══ Data section ══
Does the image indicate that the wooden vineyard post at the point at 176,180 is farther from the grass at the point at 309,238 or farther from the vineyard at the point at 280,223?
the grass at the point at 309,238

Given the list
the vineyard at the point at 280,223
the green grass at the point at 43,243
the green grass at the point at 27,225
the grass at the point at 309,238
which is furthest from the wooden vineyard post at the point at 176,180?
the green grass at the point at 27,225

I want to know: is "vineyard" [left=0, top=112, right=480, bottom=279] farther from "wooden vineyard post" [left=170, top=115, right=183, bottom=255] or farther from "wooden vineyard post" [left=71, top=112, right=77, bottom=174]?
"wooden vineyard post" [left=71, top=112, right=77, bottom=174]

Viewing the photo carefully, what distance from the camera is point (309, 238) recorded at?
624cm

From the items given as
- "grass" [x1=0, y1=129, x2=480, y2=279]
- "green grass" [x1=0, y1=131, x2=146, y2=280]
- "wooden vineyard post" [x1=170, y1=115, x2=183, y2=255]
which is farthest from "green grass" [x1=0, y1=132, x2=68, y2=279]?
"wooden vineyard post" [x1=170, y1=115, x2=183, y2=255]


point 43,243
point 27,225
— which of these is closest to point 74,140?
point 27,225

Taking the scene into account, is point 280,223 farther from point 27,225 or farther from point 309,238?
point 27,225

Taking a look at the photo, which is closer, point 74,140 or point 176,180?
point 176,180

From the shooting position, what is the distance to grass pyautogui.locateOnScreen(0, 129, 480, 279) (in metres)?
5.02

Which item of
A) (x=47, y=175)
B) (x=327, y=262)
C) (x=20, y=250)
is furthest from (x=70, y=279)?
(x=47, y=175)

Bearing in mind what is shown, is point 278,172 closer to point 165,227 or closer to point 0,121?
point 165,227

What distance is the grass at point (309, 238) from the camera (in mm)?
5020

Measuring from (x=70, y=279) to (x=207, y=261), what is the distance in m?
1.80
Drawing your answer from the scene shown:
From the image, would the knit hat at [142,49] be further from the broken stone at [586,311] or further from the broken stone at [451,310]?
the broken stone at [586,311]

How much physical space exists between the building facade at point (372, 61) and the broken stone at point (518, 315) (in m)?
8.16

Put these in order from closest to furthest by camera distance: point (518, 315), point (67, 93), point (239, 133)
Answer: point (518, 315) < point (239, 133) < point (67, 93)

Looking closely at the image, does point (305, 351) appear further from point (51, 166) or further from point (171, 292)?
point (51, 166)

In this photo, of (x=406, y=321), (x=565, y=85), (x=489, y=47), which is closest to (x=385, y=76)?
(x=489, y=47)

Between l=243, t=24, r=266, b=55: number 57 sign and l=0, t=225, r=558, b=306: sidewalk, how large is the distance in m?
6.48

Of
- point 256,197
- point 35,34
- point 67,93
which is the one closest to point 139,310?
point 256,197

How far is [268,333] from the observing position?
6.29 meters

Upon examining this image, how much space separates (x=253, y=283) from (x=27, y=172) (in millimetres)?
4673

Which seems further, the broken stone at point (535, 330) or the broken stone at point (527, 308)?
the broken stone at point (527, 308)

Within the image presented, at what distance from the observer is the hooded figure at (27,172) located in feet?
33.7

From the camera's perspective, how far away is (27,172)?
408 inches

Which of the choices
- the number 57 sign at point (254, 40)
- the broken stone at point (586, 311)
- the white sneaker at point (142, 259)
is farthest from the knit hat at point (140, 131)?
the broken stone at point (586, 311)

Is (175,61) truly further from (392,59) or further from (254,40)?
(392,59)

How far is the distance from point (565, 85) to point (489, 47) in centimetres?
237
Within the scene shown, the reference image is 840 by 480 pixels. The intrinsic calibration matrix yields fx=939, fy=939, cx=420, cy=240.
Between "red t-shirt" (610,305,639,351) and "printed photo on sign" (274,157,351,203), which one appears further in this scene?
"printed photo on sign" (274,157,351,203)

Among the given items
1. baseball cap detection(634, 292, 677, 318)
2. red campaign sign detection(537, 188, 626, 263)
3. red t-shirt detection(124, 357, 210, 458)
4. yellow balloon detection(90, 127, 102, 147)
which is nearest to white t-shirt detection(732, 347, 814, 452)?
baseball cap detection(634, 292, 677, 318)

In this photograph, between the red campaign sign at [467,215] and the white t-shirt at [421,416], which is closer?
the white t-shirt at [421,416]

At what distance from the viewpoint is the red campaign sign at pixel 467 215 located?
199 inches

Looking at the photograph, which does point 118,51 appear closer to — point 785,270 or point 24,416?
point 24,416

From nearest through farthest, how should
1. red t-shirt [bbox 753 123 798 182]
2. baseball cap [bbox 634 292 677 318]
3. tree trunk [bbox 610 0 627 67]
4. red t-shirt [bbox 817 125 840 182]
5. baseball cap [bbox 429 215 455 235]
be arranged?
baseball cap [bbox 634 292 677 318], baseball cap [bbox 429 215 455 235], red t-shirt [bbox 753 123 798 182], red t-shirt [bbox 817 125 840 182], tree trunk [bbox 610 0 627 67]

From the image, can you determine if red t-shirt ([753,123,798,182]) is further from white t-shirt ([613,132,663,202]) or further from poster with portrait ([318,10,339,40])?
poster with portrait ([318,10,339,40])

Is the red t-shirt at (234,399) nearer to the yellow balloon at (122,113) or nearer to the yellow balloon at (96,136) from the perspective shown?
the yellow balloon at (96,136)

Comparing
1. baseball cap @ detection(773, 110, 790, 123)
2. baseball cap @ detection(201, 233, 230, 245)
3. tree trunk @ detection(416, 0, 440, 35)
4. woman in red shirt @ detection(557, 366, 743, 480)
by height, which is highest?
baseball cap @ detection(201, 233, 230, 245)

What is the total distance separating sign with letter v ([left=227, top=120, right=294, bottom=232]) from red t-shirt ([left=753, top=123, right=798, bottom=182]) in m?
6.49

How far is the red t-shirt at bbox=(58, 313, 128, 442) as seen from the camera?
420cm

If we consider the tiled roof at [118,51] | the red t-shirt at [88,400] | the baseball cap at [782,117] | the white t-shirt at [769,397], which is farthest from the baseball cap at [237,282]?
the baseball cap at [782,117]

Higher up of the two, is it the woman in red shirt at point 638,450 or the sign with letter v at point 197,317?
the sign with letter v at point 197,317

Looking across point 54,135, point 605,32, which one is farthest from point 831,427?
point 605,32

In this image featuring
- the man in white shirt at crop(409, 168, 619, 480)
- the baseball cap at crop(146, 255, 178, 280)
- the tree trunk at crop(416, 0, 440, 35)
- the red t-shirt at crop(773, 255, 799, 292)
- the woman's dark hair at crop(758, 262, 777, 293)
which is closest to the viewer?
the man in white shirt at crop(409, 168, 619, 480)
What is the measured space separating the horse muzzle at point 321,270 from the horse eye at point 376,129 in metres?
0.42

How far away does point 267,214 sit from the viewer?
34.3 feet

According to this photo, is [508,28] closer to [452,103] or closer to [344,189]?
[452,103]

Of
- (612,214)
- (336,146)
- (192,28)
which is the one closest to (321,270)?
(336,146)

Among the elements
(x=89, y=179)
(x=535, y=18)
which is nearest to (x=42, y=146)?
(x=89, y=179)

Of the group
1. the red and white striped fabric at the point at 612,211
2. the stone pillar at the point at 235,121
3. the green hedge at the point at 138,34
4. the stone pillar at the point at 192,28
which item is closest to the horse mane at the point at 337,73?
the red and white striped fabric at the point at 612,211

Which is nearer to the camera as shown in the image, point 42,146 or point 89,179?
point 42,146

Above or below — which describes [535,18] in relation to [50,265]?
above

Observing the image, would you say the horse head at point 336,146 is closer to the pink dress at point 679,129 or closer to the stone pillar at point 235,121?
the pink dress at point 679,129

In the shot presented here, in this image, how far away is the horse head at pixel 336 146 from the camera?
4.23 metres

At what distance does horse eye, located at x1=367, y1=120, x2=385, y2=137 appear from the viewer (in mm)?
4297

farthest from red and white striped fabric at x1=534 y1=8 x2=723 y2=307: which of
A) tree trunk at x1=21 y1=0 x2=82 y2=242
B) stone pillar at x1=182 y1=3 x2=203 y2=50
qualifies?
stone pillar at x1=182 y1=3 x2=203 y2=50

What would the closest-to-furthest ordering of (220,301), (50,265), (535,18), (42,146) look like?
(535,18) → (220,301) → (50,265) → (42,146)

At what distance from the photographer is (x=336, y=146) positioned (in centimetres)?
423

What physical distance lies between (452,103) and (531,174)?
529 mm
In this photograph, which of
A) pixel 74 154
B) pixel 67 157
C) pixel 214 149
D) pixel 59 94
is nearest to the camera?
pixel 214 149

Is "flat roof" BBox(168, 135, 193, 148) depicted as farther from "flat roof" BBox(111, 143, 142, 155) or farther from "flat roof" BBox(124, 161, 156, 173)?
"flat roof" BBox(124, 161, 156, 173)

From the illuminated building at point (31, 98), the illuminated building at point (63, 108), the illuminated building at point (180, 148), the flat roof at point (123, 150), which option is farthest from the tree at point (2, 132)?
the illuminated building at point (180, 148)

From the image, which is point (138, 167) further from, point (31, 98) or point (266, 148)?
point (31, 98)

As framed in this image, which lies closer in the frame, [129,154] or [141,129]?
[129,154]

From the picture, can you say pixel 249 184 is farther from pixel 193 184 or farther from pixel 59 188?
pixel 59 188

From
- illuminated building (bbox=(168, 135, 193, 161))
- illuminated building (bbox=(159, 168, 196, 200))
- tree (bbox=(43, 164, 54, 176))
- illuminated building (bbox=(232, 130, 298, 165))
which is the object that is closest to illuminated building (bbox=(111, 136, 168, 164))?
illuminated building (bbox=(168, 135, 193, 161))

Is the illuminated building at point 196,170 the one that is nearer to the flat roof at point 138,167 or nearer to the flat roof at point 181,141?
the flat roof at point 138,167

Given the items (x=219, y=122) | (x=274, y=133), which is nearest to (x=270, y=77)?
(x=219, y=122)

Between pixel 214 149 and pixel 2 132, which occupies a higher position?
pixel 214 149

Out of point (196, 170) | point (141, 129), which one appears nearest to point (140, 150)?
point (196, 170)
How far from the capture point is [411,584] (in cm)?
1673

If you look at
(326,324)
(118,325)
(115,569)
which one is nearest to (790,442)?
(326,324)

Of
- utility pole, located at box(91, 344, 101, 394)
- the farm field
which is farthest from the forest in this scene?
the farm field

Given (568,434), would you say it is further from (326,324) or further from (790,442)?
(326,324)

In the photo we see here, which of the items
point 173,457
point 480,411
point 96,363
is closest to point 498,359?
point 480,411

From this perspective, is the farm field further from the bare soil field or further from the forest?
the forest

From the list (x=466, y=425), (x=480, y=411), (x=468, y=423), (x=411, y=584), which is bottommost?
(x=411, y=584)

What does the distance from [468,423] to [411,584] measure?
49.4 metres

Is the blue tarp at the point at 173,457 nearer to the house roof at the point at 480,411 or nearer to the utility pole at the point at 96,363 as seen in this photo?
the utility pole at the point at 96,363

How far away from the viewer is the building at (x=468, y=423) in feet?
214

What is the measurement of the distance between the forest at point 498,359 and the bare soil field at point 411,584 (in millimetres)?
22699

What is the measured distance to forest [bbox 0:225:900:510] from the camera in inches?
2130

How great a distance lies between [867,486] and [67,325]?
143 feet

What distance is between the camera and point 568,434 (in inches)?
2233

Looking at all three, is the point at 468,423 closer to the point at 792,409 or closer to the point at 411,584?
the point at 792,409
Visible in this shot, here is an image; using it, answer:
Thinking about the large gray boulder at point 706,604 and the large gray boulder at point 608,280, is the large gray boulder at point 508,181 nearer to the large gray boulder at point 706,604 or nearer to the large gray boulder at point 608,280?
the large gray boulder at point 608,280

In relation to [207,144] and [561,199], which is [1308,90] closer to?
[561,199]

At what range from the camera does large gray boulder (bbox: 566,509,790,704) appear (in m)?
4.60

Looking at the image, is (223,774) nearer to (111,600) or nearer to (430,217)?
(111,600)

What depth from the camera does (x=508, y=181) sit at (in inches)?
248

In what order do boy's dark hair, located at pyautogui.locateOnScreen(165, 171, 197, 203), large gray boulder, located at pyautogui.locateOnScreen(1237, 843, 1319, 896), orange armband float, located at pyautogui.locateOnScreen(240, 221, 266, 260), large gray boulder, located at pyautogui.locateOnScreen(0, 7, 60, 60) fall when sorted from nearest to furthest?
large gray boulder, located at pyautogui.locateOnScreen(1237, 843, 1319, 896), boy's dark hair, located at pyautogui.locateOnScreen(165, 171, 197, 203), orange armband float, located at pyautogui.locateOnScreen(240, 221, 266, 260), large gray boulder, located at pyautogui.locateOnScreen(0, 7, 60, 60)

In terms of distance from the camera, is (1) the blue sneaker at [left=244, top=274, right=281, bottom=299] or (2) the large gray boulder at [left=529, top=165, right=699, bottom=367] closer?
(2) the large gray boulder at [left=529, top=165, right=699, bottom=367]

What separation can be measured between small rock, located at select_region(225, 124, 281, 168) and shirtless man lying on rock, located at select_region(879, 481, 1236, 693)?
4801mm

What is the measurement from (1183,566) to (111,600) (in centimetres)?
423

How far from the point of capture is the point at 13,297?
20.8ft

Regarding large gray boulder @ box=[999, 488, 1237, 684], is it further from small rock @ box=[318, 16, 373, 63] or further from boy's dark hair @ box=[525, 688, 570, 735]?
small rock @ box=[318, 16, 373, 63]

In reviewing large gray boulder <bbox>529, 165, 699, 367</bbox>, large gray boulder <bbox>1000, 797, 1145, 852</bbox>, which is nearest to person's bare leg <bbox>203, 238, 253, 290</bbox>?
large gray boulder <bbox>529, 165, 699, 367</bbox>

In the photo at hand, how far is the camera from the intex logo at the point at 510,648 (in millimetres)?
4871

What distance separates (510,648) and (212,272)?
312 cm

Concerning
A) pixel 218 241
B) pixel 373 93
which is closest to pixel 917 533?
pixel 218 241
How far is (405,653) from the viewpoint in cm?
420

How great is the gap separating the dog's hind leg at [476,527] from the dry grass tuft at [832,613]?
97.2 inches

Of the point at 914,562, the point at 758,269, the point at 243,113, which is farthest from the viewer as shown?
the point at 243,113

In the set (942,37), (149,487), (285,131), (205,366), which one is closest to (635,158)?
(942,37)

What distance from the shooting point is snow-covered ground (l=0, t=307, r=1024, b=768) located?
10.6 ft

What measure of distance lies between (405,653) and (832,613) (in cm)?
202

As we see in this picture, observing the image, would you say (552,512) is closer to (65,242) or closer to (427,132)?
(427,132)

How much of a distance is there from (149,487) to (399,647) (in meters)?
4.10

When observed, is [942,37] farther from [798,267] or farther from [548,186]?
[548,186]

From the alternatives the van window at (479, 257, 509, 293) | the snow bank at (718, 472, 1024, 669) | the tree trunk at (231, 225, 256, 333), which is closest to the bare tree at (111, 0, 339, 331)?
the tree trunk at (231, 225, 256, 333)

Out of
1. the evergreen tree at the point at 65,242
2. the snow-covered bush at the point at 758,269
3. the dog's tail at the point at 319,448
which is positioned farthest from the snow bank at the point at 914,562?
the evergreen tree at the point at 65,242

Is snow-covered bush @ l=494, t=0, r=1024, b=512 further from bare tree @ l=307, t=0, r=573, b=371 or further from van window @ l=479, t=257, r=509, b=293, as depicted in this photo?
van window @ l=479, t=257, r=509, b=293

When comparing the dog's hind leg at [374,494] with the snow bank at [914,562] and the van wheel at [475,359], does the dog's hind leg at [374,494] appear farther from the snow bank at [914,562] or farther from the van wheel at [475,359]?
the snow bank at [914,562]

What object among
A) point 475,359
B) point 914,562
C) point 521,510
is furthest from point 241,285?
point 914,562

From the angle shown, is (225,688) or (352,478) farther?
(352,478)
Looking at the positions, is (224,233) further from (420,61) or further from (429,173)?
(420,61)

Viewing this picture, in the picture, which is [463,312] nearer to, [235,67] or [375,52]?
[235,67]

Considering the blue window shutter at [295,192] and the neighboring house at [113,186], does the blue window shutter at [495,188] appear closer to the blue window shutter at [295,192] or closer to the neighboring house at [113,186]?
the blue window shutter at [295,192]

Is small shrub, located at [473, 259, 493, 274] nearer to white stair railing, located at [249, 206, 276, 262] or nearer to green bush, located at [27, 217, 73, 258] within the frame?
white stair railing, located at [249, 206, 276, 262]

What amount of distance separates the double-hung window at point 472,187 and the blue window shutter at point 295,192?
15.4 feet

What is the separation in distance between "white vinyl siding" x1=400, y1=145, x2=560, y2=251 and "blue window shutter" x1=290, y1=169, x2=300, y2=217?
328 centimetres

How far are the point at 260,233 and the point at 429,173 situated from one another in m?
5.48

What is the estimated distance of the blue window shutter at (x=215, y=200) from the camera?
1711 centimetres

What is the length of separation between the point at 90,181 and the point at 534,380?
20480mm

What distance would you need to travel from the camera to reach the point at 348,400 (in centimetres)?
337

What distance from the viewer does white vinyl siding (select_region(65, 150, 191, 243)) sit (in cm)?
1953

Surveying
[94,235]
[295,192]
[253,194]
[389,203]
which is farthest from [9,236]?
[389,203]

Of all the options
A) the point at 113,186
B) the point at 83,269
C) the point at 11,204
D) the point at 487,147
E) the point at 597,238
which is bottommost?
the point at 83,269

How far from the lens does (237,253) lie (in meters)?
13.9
═══
▶ Directions for this task
Could you quote, without any changes, every line from the one containing "How far are" through the end of the records?

▶ Result
How far are the point at 260,233 and the point at 429,173 situated from one another in m?
5.48

What is the estimated distance of the blue window shutter at (x=215, y=200) from the camera?
1711 centimetres

What is the length of separation between the point at 90,181 and the point at 534,380?
20480mm

What distance would you need to travel from the camera to reach the point at 348,400 (in centimetres)?
337

What distance from the viewer does white vinyl siding (select_region(65, 150, 191, 243)) sit (in cm)?
1953

Surveying
[94,235]
[295,192]
[253,194]
[389,203]
which is farthest from [9,236]?
[389,203]

Of all the options
A) the point at 113,186
B) the point at 83,269
C) the point at 11,204
D) the point at 487,147
E) the point at 597,238
which is bottommost?
the point at 83,269

How far from the lens does (237,253) lie (in meters)?
13.9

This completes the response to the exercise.